Software developer Mike Bombich has discovered a flaw in macOS High Sierra’s APFS file system that can lead to data loss when writing disk images.

macOS High Sierra APFS Bug Can Cause Data Loss When Writing to Disk Images


In a blog post last Thursday, software developer Mike Bombich explained that he had uncovered the data writing flaw in the Apple File System, or APFS, through his regular work with “sparse” disk images.

A “sparse disk image” is a file that macOS mounts on the desktop, and treats as if it were an attached disk drive. Sparse disk images are often used in backing up and cloning disks. Bombich is the creator of Carbon Copy Cloner, which means Bombich is experienced with the use of the images.

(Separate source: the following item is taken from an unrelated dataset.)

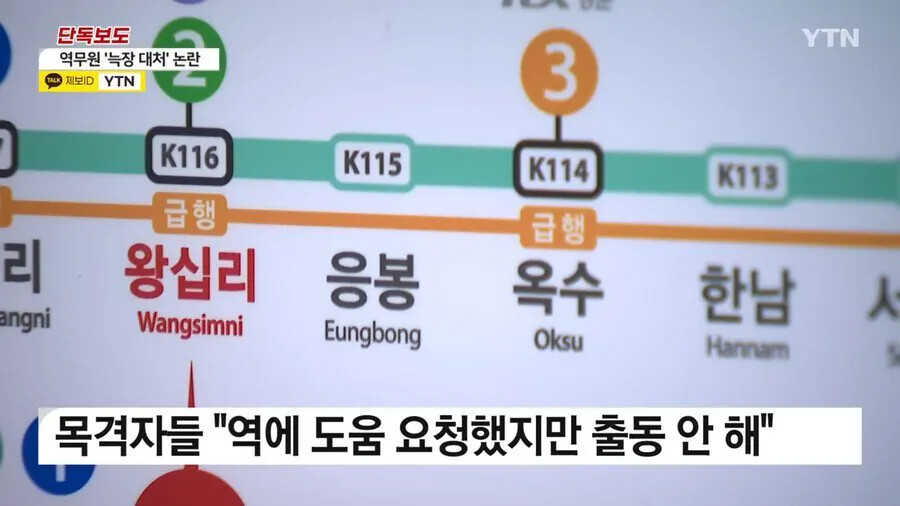 전철에서 할머니 협박한 자전거 동호회 레전드 | 인스티즈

Earlier this week I noticed that an APFS-formatted sparsebundle disk image volume showed ample free space, despite that the underlying disk was completely full. Curious, I copied a video file to the disk image volume to see what would happen. The whole file copied without error! I opened the file, verified that the video played back start to finish, checksummed the file – as far as I could tell, the file was intact and whole on the disk image. When I unmounted and remounted the disk image, however, the video was corrupted. If you’ve ever lost data, you know the kick-in-the-gut feeling that would have ensued. Thankfully, I was just running some tests and the file that disappeared was just test data. Taking a closer look, I discovered two bugs in macOS’s “diskimages-helper” service that lead to this result.

The two images Bombich discovered are that an APFS volume’s free space doesn’t reflect a smaller amount of free space on the underlying disk, and The diskimages-helper application doesn’t report errors when write requests fail to grow the disk image

When macOS users update their Mac to macOS High Sierra, which is the latest version of the venerable operating system, the installation process automatically converts the Mac’s hard drive to APFS.

Ordinary APFS volumes, such as SSD startup drives, are not affected by the bug, so most users will not experience the issues described by Bombich. The flaw usually shows up when making backups to network volumes. Bombich says Carbon Copy Cloner won’t support APFS-formatted sparse disk images until the issue if fixed.